The filling of Mill Pond was not completed until 1828 but the English mapmaker and surveyor John Grover Hales already includes the street pattern of Bulfinch's triangular project for the site in his 1814 map of Boston. That is certainly Bulfinch's most distinctive contribution the urban structure of Boston, but if you look carefully, the architect's fingerprints are, literally, all over the map.
As early as 1793 Bulfinch had designed and built a crescent of row houses in what is now Franklin Street. Yes, that explains the shape of Franklin Street on either side of Arch Street. In fact, Arch Street takes its name from the central passageway in Bulfinch's design.
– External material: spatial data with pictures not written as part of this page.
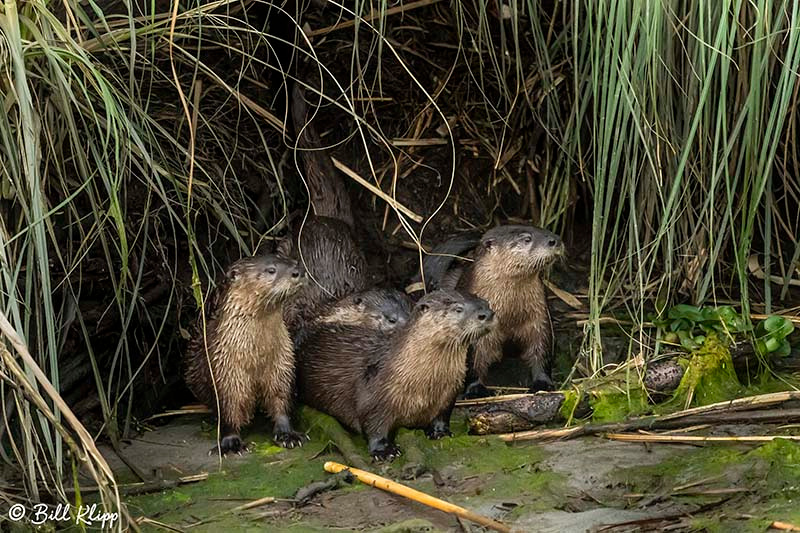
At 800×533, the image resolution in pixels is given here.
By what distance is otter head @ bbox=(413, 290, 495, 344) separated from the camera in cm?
414

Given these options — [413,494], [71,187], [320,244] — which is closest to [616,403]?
[413,494]

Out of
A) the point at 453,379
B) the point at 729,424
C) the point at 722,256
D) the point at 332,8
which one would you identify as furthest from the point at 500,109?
the point at 729,424

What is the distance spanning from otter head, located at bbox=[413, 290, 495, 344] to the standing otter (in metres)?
0.45

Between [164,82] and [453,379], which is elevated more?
[164,82]

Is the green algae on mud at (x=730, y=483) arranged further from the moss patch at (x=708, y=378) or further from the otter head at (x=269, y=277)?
the otter head at (x=269, y=277)

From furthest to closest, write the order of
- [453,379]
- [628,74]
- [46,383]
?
[453,379]
[628,74]
[46,383]

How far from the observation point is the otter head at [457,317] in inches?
163

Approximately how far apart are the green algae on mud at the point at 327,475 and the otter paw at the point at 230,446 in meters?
0.04

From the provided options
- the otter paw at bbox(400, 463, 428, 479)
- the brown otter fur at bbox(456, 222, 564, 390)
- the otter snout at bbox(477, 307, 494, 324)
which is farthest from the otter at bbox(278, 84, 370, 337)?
the otter paw at bbox(400, 463, 428, 479)

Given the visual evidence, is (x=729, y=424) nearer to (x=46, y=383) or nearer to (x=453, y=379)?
(x=453, y=379)

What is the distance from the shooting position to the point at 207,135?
16.0 feet

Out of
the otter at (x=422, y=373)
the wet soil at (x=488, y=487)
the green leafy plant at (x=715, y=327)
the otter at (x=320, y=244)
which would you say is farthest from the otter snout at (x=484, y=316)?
the otter at (x=320, y=244)

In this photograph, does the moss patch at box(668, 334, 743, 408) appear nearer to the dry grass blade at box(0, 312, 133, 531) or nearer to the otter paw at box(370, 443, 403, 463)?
the otter paw at box(370, 443, 403, 463)

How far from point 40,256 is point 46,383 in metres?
0.58
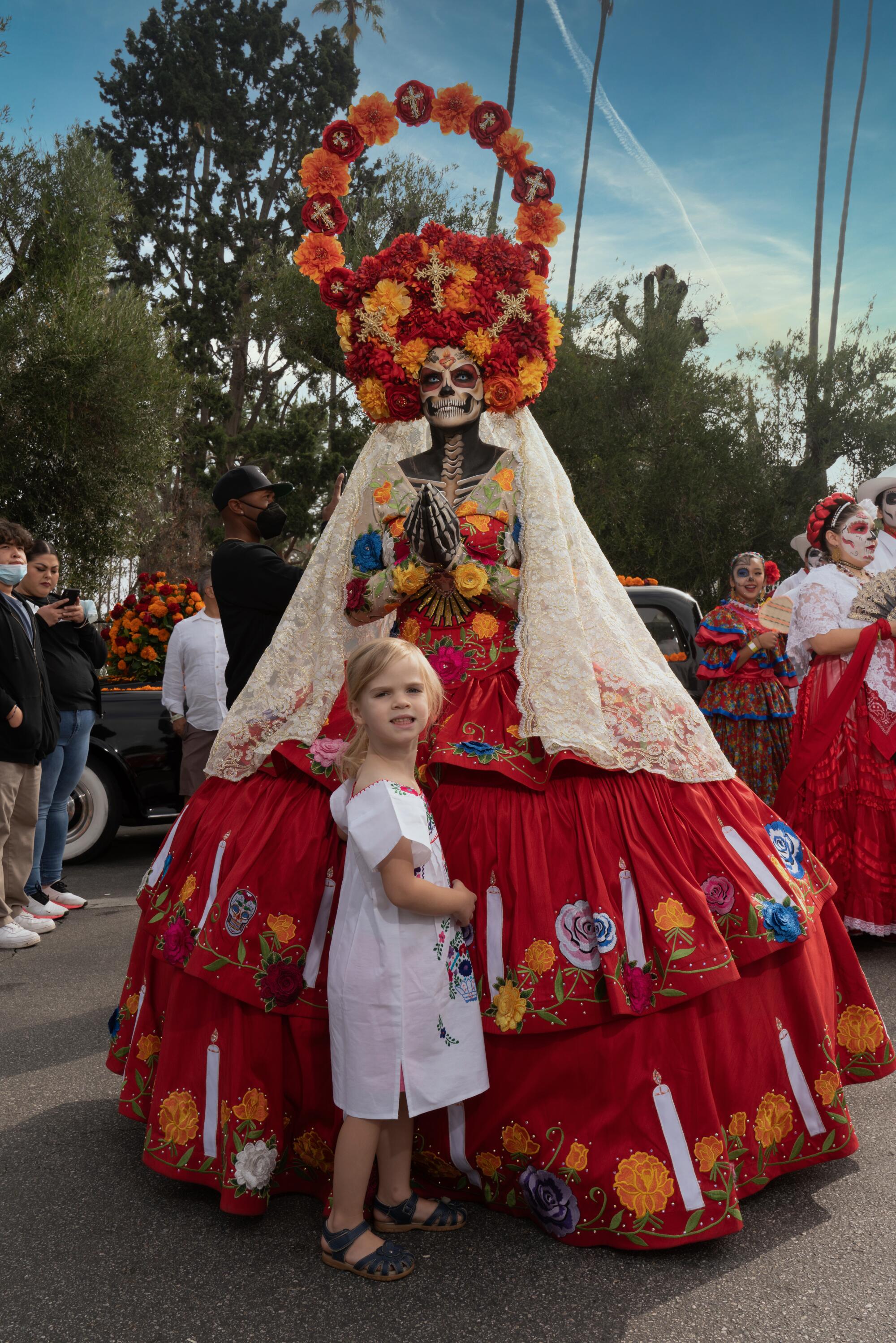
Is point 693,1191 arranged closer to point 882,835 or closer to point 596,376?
point 882,835

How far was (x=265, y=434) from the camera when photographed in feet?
65.7

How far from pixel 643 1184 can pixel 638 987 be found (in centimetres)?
43

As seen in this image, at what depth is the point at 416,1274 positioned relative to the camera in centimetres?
219

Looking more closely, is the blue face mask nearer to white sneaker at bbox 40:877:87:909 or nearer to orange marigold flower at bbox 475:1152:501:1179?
white sneaker at bbox 40:877:87:909

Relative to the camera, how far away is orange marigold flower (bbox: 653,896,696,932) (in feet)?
7.55

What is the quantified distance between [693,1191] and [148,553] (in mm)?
20386

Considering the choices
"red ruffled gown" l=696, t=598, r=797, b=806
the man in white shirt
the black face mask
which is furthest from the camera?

After graduating from Harvard, Bulfinch had spent two years in Europe and under Jefferson's guidance had managed to absorb the best of Neoclassical architecture and urbanism the old world had to offer. You can imagine how much our young architect--he's 25 when he comes back to America,--like any young architect, is itching to try his hand at what he has learned. In 1793 he gets the commission for a theater on Federal Street and at the same time gets his family acquire land just to the west, in order to build a crescent. Look in Hale's map, just two blocks to the right of the Common, and you'll see Bulfinch's project. Unfortunately he goes bankrupt midway and only completes the southern crescent, but it's not difficult to imagine the project he had in mind: an elongated oval space flanked by three-story row houses with the portico of the theater at one of its ends.